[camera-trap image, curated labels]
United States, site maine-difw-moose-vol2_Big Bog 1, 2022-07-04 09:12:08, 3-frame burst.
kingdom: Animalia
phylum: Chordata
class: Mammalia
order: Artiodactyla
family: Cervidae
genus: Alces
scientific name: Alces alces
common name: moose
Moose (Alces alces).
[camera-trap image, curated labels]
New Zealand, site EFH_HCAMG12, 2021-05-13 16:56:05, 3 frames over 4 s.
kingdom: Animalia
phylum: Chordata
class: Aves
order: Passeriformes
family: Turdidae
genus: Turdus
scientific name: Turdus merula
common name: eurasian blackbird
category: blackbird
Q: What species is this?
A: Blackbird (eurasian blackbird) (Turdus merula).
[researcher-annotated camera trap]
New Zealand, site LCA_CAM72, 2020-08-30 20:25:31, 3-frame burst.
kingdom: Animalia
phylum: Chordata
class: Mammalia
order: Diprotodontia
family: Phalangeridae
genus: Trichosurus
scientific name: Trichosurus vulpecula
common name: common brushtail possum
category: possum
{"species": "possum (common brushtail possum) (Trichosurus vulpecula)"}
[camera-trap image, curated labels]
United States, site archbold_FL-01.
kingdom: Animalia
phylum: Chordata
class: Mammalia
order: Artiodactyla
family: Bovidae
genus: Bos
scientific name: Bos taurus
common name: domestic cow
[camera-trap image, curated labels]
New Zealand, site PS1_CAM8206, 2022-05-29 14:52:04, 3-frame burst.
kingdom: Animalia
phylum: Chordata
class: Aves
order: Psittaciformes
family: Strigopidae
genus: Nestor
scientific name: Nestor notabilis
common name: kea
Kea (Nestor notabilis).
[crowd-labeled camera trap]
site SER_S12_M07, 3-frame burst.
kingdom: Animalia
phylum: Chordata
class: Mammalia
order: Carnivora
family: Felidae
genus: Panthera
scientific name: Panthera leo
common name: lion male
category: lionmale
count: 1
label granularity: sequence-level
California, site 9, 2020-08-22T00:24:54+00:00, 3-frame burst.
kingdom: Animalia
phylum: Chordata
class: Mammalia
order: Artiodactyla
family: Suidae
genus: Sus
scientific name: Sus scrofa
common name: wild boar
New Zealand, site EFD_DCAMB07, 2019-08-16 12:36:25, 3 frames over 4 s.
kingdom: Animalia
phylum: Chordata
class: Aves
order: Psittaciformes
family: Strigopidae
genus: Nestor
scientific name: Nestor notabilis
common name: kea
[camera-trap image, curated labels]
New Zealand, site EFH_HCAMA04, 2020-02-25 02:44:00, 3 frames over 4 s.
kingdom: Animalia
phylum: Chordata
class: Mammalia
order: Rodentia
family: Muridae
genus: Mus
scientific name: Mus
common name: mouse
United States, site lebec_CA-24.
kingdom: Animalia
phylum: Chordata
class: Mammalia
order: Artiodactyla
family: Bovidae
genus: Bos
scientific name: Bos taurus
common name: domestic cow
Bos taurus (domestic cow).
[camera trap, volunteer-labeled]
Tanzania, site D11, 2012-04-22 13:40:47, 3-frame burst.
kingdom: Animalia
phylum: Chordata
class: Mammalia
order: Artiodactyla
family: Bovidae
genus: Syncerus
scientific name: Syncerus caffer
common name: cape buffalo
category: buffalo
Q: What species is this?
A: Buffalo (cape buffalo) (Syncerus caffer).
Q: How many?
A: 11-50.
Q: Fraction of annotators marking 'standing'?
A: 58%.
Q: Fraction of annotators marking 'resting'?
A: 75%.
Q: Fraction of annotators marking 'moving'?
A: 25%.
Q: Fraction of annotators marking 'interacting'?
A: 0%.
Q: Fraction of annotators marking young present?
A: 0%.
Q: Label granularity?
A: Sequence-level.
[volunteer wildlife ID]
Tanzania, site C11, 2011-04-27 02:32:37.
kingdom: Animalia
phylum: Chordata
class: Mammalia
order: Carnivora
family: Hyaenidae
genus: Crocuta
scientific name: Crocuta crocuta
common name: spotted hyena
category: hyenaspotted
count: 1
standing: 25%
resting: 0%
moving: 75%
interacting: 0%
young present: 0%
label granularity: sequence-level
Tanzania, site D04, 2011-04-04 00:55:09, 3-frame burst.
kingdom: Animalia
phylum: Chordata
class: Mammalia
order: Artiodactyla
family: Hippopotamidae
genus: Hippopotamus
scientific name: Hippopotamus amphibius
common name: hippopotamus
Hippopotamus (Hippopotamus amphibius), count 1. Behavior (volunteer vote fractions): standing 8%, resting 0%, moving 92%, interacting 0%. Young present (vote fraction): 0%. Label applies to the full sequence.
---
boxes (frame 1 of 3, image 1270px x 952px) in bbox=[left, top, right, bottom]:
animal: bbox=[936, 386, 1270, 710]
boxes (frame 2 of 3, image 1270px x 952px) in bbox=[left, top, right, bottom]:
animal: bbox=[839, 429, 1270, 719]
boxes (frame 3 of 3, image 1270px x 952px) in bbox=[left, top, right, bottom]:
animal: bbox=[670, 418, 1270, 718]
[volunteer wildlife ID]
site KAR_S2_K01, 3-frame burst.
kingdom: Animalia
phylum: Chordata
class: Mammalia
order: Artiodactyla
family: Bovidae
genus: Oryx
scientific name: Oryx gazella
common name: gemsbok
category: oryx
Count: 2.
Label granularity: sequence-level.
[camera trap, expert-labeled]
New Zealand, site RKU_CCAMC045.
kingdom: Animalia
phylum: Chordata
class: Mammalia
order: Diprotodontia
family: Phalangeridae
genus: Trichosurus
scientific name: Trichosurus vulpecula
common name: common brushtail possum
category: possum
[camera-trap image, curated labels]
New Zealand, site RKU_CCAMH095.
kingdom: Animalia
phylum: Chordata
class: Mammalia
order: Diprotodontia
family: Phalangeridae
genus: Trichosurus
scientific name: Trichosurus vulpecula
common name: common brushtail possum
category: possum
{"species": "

====================

→ **Instructions for the task**
Give an exact transcription of all the material.

→ **Output below**
[camera-trap image, curated labels]
United States, site maine-difw-moose-vol2_Big Bog 1, 2022-07-04 09:12:08, 3-frame burst.
kingdom: Animalia
phylum: Chordata
class: Mammalia
order: Artiodactyla
family: Cervidae
genus: Alces
scientific name: Alces alces
common name: moose
Moose (Alces alces).
[camera-trap image, curated labels]
New Zealand, site EFH_HCAMG12, 2021-05-13 16:56:05, 3 frames over 4 s.
kingdom: Animalia
phylum: Chordata
class: Aves
order: Passeriformes
family: Turdidae
genus: Turdus
scientific name: Turdus merula
common name: eurasian blackbird
category: blackbird
Q: What species is this?
A: Blackbird (eurasian blackbird) (Turdus merula).
[researcher-annotated camera trap]
New Zealand, site LCA_CAM72, 2020-08-30 20:25:31, 3-frame burst.
kingdom: Animalia
phylum: Chordata
class: Mammalia
order: Diprotodontia
family: Phalangeridae
genus: Trichosurus
scientific name: Trichosurus vulpecula
common name: common brushtail possum
category: possum
{"species": "possum (common brushtail possum) (Trichosurus vulpecula)"}
[camera-trap image, curated labels]
United States, site archbold_FL-01.
kingdom: Animalia
phylum: Chordata
class: Mammalia
order: Artiodactyla
family: Bovidae
genus: Bos
scientific name: Bos taurus
common name: domestic cow
[camera-trap image, curated labels]
New Zealand, site PS1_CAM8206, 2022-05-29 14:52:04, 3-frame burst.
kingdom: Animalia
phylum: Chordata
class: Aves
order: Psittaciformes
family: Strigopidae
genus: Nestor
scientific name: Nestor notabilis
common name: kea
Kea (Nestor notabilis).
[crowd-labeled camera trap]
site SER_S12_M07, 3-frame burst.
kingdom: Animalia
phylum: Chordata
class: Mammalia
order: Carnivora
family: Felidae
genus: Panthera
scientific name: Panthera leo
common name: lion male
category: lionmale
count: 1
label granularity: sequence-level
California, site 9, 2020-08-22T00:24:54+00:00, 3-frame burst.
kingdom: Animalia
phylum: Chordata
class: Mammalia
order: Artiodactyla
family: Suidae
genus: Sus
scientific name: Sus scrofa
common name: wild boar
New Zealand, site EFD_DCAMB07, 2019-08-16 12:36:25, 3 frames over 4 s.
kingdom: Animalia
phylum: Chordata
class: Aves
order: Psittaciformes
family: Strigopidae
genus: Nestor
scientific name: Nestor notabilis
common name: kea
[camera-trap image, curated labels]
New Zealand, site EFH_HCAMA04, 2020-02-25 02:44:00, 3 frames over 4 s.
kingdom: Animalia
phylum: Chordata
class: Mammalia
order: Rodentia
family: Muridae
genus: Mus
scientific name: Mus
common name: mouse
United States, site lebec_CA-24.
kingdom: Animalia
phylum: Chordata
class: Mammalia
order: Artiodactyla
family: Bovidae
genus: Bos
scientific name: Bos taurus
common name: domestic cow
Bos taurus (domestic cow).
[camera trap, volunteer-labeled]
Tanzania, site D11, 2012-04-22 13:40:47, 3-frame burst.
kingdom: Animalia
phylum: Chordata
class: Mammalia
order: Artiodactyla
family: Bovidae
genus: Syncerus
scientific name: Syncerus caffer
common name: cape buffalo
category: buffalo
Q: What species is this?
A: Buffalo (cape buffalo) (Syncerus caffer).
Q: How many?
A: 11-50.
Q: Fraction of annotators marking 'standing'?
A: 58%.
Q: Fraction of annotators marking 'resting'?
A: 75%.
Q: Fraction of annotators marking 'moving'?
A: 25%.
Q: Fraction of annotators marking 'interacting'?
A: 0%.
Q: Fraction of annotators marking young present?
A: 0%.
Q: Label granularity?
A: Sequence-level.
[volunteer wildlife ID]
Tanzania, site C11, 2011-04-27 02:32:37.
kingdom: Animalia
phylum: Chordata
class: Mammalia
order: Carnivora
family: Hyaenidae
genus: Crocuta
scientific name: Crocuta crocuta
common name: spotted hyena
category: hyenaspotted
count: 1
standing: 25%
resting: 0%
moving: 75%
interacting: 0%
young present: 0%
label granularity: sequence-level
Tanzania, site D04, 2011-04-04 00:55:09, 3-frame burst.
kingdom: Animalia
phylum: Chordata
class: Mammalia
order: Artiodactyla
family: Hippopotamidae
genus: Hippopotamus
scientific name: Hippopotamus amphibius
common name: hippopotamus
Hippopotamus (Hippopotamus amphibius), count 1. Behavior (volunteer vote fractions): standing 8%, resting 0%, moving 92%, interacting 0%. Young present (vote fraction): 0%. Label applies to the full sequence.
---
boxes (frame 1 of 3, image 1270px x 952px) in bbox=[left, top, right, bottom]:
animal: bbox=[936, 386, 1270, 710]
boxes (frame 2 of 3, image 1270px x 952px) in bbox=[left, top, right, bottom]:
animal: bbox=[839, 429, 1270, 719]
boxes (frame 3 of 3, image 1270px x 952px) in bbox=[left, top, right, bottom]:
animal: bbox=[670, 418, 1270, 718]
[volunteer wildlife ID]
site KAR_S2_K01, 3-frame burst.
kingdom: Animalia
phylum: Chordata
class: Mammalia
order: Artiodactyla
family: Bovidae
genus: Oryx
scientific name: Oryx gazella
common name: gemsbok
category: oryx
Count: 2.
Label granularity: sequence-level.
[camera trap, expert-labeled]
New Zealand, site RKU_CCAMC045.
kingdom: Animalia
phylum: Chordata
class: Mammalia
order: Diprotodontia
family: Phalangeridae
genus: Trichosurus
scientific name: Trichosurus vulpecula
common name: common brushtail possum
category: possum
[camera-trap image, curated labels]
New Zealand, site RKU_CCAMH095.
kingdom: Animalia
phylum: Chordata
class: Mammalia
order: Diprotodontia
family: Phalangeridae
genus: Trichosurus
scientific name: Trichosurus vulpecula
common name: common brushtail possum
category: possum
{"species": "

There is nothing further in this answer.